Freezing Order continues the story of how Russian oligarchs’ (and other politically-powerful individuals) ill-gotten assets are still sheltered in America, and which, Browder explains is why Putin has spent so much effort to control American politics. Both Red Notice, and now Freezing Order are true-life espionage stories with a contemporary relevance, and I recommend you read both. Oh yes, and both are well-written, which always matters.
This Is Going to Hurt: Secret Diaries of a Young Doctor, by Adam Kay
This extremely popular book by a Junior Doctor working in the British National Health Service (socialized medicine), was hilarious and fast-moving, but harshly at the expense of all the patients, nurses and pretty much everyone the author came in contact with during his internship. If you despise the medical establishment, socialized or privatized, you’ll love this book, which picks apart the knowledge and role of doctors, nurses and hospitals, and basically equates it all to a science held together with super glue and bailing wire.

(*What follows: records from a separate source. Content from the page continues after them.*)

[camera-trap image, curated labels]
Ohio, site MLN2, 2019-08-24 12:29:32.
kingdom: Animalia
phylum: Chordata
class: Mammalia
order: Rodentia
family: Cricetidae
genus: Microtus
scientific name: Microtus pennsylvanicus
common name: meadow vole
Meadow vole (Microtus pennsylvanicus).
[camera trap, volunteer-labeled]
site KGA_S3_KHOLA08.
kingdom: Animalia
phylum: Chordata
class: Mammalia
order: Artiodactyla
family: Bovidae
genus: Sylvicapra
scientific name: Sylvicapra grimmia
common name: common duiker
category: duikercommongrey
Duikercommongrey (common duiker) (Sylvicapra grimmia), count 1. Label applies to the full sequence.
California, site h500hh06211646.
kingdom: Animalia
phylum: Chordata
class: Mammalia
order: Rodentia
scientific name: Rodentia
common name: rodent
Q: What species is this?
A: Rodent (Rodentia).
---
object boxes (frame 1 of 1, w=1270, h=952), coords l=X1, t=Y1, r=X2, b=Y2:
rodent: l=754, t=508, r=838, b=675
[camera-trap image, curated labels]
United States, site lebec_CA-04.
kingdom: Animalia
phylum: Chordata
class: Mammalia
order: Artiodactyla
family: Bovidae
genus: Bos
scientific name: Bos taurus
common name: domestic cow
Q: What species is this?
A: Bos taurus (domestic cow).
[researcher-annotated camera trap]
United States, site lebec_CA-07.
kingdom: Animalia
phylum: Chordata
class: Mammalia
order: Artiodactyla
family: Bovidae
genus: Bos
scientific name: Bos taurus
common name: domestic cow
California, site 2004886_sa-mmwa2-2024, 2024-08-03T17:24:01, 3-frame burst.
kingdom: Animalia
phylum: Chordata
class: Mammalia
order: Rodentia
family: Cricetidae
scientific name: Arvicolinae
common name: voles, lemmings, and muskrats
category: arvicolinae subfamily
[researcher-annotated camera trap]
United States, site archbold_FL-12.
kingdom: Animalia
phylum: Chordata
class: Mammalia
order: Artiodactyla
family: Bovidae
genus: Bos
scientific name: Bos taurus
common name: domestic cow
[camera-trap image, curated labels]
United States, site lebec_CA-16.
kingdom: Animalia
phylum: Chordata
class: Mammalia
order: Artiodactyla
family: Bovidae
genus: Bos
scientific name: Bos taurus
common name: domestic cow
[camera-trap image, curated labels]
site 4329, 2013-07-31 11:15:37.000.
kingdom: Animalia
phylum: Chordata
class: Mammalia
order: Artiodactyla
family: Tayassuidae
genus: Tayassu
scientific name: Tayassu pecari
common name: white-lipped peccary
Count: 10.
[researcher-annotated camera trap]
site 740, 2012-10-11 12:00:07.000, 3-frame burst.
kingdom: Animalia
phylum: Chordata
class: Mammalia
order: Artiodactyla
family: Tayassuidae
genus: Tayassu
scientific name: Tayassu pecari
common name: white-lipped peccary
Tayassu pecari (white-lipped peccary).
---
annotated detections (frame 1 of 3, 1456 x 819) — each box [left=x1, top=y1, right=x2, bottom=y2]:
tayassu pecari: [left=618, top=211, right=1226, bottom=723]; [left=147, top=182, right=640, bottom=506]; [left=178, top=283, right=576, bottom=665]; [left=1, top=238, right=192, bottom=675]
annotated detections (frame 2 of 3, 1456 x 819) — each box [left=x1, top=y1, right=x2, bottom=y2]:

Kay is often quoted saying, “The hours are terrible, the pay is terrible, the conditions are terrible; you’re underappreciated, unsupported, disrespected and frequently physically endangered, “But there’s no better job in the world.” This book certainly provides story after story supporting the first part of that quote. Unfortunately it gives zero stories to support the last part, and sure enough, after a particularly traumatic medical experience (no spoiler here) Kay resigns to become a writer/comedian.
This Is Going to Hurt was entertaining, in the sense that we must laugh at horror to keep from crying, but I couldn’t help but (1) feel bad for the people whose misfortune fueled Dr. Kay’s humor, (2) wonder why we should rely on the judgement of doctors living on too little sleep, (3) believe a medical diagnosis gleaned from 30-seconds of googling, and (4) wonder why anyone would want to work in the medical horror-show portrayed by Dr. Kay. I need to believe more in medical science, not less. Reading This Is Going to Hurt didn’t help. Meh.